Do you ever consider how the music that you make or how your position as an artists is perceived?

No, not really. It’s not that different from the other stuff, to me. I don’t doubt that people see it as being different or as you said, abstract, but I didn’t mean to approach it like that. We go off of instinct and do the things that seem natural, and just go with things that feel like a groove and harmony and melody or whatever. Whatever comes out, we just leave it like that. So it never really seemed all that different to me. It has been taken that way, but we don’t mind.

When Black Up was released last year, I don’t think I read anything about the record that didn’t allude to you not doing interviews, or that you keep you presence or history Digable Planets concealed. Was that real or just some sort of media virus?

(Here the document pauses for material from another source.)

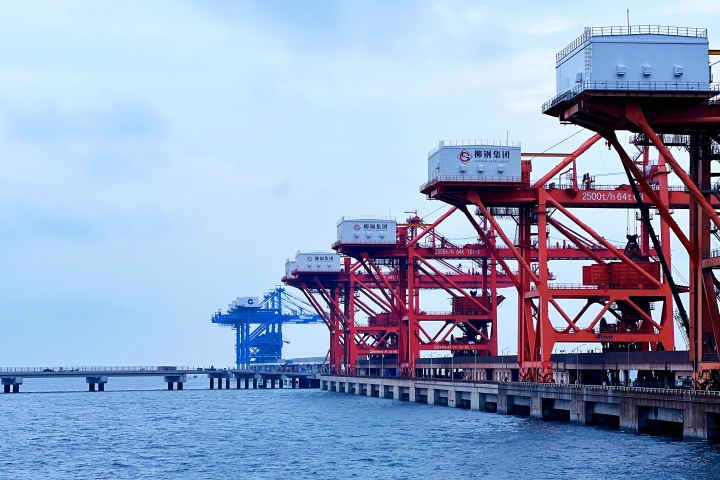 微信图片_20260129084032_11_122 (1)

No, it wasn’t real. It was just some peoples’ original take on our whole stance. I never understood the purpose of talking to a media person or a critic about the music. It’s like, … the music is there. To me it’s incumbent upon the person who has positioned himself as the critic, or the observer, or some kind of cat who can really analyze music. I never understood why they just didn’t do that. Instead they want to talk about, “hey, what’s your process? What kind of groups inspired you?” To me, that’s a misrepresentation of inspiration. To sit down and say, “This group inspired me to make this record …” That is so linear and so narrow that it seems impossible and somewhat myopic. So I always thought, look, you do your record, put it out, and then anything that happens subsequent to that in the media doesn’t necessarily need to include the person that did it, because the cat already did it. He made the artifact, so now go and do what you do with.

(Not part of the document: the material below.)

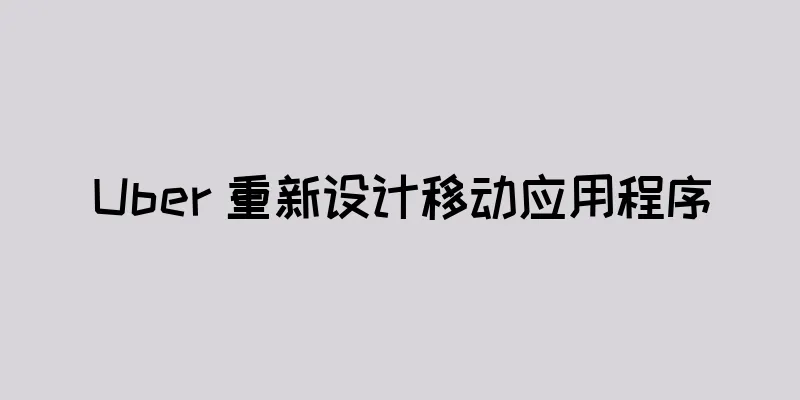 Uber 重新设计移动应用程序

It wasn’t about secrecy or mystery. This talk that we’re having right now is pretty good, but during the last five interviews that I’ve done, the questions have been, “What’s the name of your group mean?” “What’s the process in the studio?” And I’m like "c’mon …" To get someone on the telephone and say "tell me something profound right now," doesn’t do the music any justice, and it veers away from the simple fact that we already put so much of what we feel and like and are sensitive to into the music.

So much talk about it kind of created an all new sense of mystery around the band, and a minor sense of mania in and of itself. People have a tendency to be really drawn to something if you tell them there’s a void in the information chain.

Yeah, but the only way that can be done properly is if whoever is doing it, really means it. It can’t be done as some sort of stunt or manipulation, which we never really wanted to do. It was what it was.